- **Passage**
——————————

# partida (de azúcar)



## renataqb

Hello,

Please someone help me with the term "*partida*" (*de* *azúcar*), as in "*he had purchased a  large ----- of sugar  from that place*", and talking about a man who lived at the begining of the last century.

I have seen all the entries at WR, but none of them match, except from this: http://forum.wordreference.com/showthread.php?t=2032833, but I'm not sure of the term suggested (*batch lot*). 

The best I could find in internet was this: http://books.google.cl/books?id=_4T...ge&q="purchased a large lot of sugar"&f=false 
(has purchased a large *lot* of sugar)

And this: http://books.google.cl/books?id=yds...d=0CDcQ6AEwAw#v=onepage&q=" 400 sacks"&f=true
(In the case of sugar, 400 sacks constitute a *commercial selling unit*)

Also, I don't think the terms *consignment* or even *load* fit fine in this sentence...

THANK YOU ALL!!!


----------



## k-in-sc

If it's modified by "large," that would indicate a non-standard size. What's the whole sentence?


----------



## renataqb

Hi k-in-sc... There also lots of sentence with the term "partida" in this text.

——————————

- **Entries shown**
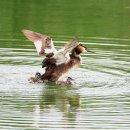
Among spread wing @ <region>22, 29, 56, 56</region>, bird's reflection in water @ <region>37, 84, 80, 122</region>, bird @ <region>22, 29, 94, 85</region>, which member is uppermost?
spread wing @ <region>22, 29, 56, 56</region>

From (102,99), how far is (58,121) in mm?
1636

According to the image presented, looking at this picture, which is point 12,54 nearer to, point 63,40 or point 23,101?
point 63,40

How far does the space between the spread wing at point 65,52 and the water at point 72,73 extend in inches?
18.1

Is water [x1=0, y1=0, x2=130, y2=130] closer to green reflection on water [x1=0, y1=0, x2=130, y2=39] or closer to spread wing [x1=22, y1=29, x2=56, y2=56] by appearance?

——————————

- **Exercise requirements**
(1) In the forum thread, what does k-in-sc say it would indicate if the term is modified by "large"?
(2) Rewrite the rows from the line that contains "From (102,99), how far is (58,121) in mm?" through the end of the rows, replacing "closer" with "nearer" and leaving everything else unchanged.

- **Results in order**
(1) A non-standard size.

(2)
From (102,99), how far is (58,121) in mm?
1636

According to the image presented, looking at this picture, which is point 12,54 nearer to, point 63,40 or point 23,101?
point 63,40

How far does the space between the spread wing at point 65,52 and the water at point 72,73 extend in inches?
18.1

Is water [x1=0, y1=0, x2=130, y2=130] nearer to green reflection on water [x1=0, y1=0, x2=130, y2=39] or nearer to spread wing [x1=22, y1=29, x2=56, y2=56] by appearance?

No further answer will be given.